会場からの質問で「企画の段階で実現可能性の検証をどのくらいしているか」と具体的な問いが出され、企画から制作における検証の重要性についての話になりました。
川村フィージビリティー(実現可能性)については、おそらく他の会社よりも検証して提案しています。アイデアを気に入ってもらっても、それがイメージ通りに実現できないと、めちゃくちゃがっかりするので、絶対にできないアイデアを提案するのは避けます。その代わり、7割はつくれるよねと判れば、たとえ"暴投"的な企画であっても提案するし、僕らならつくれますよとクライアントに言えるんです。それはやはり、企画する人間とつくる人間が最初から一緒に関わっているからなんですね。提案フェーズの次に細かい実験を重ねていく。このことが結果的にクライアントからの信頼につながっていると思います。
富永頼まれていることがどういうものなのかを検証するためにも、ちょっと違う感覚、少し異なる角度から提案してみることはとても重要。その検証をすることで、最終的に企画自体の解像度が上がります。

**素材**
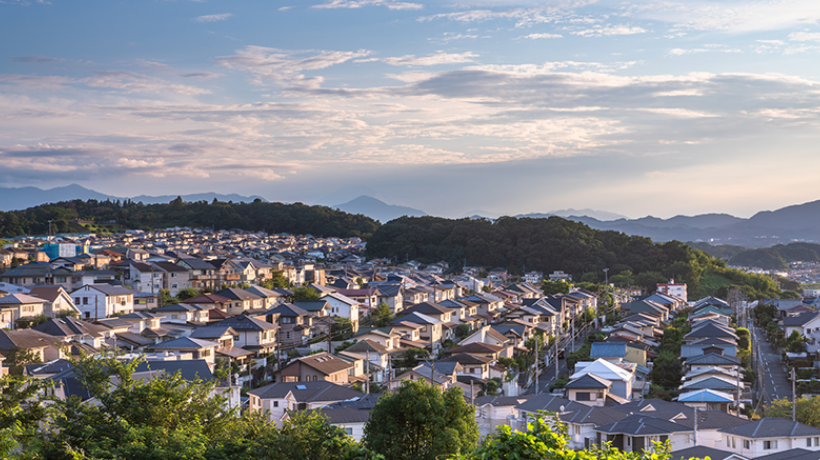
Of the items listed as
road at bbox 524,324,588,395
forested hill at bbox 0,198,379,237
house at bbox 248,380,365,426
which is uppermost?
forested hill at bbox 0,198,379,237

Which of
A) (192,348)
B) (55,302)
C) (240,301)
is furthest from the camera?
(240,301)

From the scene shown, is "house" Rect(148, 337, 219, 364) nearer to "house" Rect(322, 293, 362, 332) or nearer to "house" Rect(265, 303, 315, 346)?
"house" Rect(265, 303, 315, 346)

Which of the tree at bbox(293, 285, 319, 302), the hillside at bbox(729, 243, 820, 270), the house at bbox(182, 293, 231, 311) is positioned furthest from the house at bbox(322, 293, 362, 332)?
the hillside at bbox(729, 243, 820, 270)

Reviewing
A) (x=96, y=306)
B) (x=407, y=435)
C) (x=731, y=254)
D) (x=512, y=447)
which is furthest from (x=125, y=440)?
(x=731, y=254)

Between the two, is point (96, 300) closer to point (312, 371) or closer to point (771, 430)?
point (312, 371)

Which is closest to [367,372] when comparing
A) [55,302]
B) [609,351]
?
[609,351]

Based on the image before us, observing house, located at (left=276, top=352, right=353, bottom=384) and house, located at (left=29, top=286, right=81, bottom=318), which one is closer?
house, located at (left=276, top=352, right=353, bottom=384)
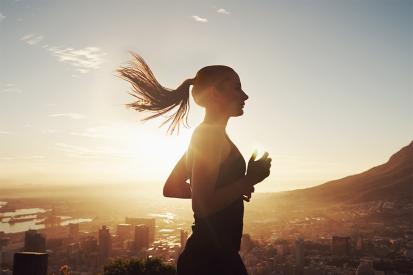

**問題文**
企画段階での実現可能性の検証をめぐるトークの文章を、最後の文の後から書き継いでください。

**出力結果**
【クリエイティブディレクションのルール#7】
フィージビリティー検証を徹底する
NHK総合で放送されたドキュメンタリー番組「復活の日」。タレントの出川哲朗さんが8年前(2011年)に亡くなったお母さんとバーチャルで再会するという前代未聞の企画では、テレビ制作の現場という「クリエイティブディレクター」が存在しない環境で、どのように言語やルールの違いを埋めていくかが重要になりました。
富永テレビの現場には、プロデューサーと監督がいて、監督が演出を考えています。彼らは基本的に頭の中に撮りたい画があって、それに沿って撮影していくのですが、今回のケースはリアルな撮影現場とバーチャルな撮影現場が同居していて。スタジオの横にモーションキャプチャールームをつくり、演者の動きをリアルタイムでレンダリングして、スタジオのモニター上にフィードバッグしているんです。なので、タイミングを合わせて交互にディレクションしていく必要があり、それぞれの役割を横断して設計することが求められました。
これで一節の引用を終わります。